» **Problems**
- A) In the post on print-on-demand books below, in which town was the bookshop where the House of Stratus titles were found?
- B) From the post on print-on-demand books, write out the part that opens with the words containing "In an unlikely-looking" and closes with "I was impressed.".
- C) Translate this sentence from the post on print-on-demand books into French: "I've always had questions about the quality of print-on-demand, but their production quality was equal to or better than any other publisher's product in the shop."

» **Text section**
════════

Out of a holiday in Shropshire last week came a couple of things that prompted me to add a postscript to the thriller-writing thread, but then I thought, what the hell, let's open up a new one and take it somewhere else...

In an unlikely-looking bookshop in Church Stretton I came across three titles from POD publisher House of Stratus on the shelves, out there for browsing just like any other retail-distributed book. I've always had questions about the quality of print-on-demand, but their production quality was equal to or better than any other publisher's product in the shop. So much so that I thought they were high-end trade pbs and got a slight shock when I took a belated look at the spine logo.

Unless someone's now going to tell me that these weren't POD and that Stratus has branched out into more 'normal' methods of production on certain tiles (one was a John Harris, two were R Austin Freeman) then I'd have to say I was impressed.

Following the Desmond Bagley and John Harris examples, it would be great to see this as a means of keeping the backlists of good-but-unfashionable writers in the literosphere (sorry, I just made that up).

════════

» **Data extract**
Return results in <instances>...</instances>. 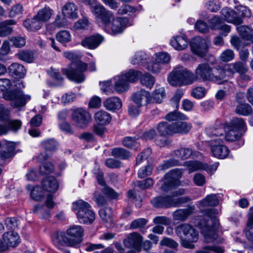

════════

» **The solutions**
- A) Church Stretton.

- B)
In an unlikely-looking bookshop in Church Stretton I came across three titles from POD publisher House of Stratus on the shelves, out there for browsing just like any other retail-distributed book. I've always had questions about the quality of print-on-demand, but their production quality was equal to or better than any other publisher's product in the shop. So much so that I thought they were high-end trade pbs and got a slight shock when I took a belated look at the spine logo.

Unless someone's now going to tell me that these weren't POD and that Stratus has branched out into more 'normal' methods of production on certain tiles (one was a John Harris, two were R Austin Freeman) then I'd have to say I was impressed.

- C) J'ai toujours eu des doutes quant à la qualité de l'impression à la demande, mais leur qualité de fabrication était égale ou supérieure à celle des produits de tout autre éditeur présents dans la boutique.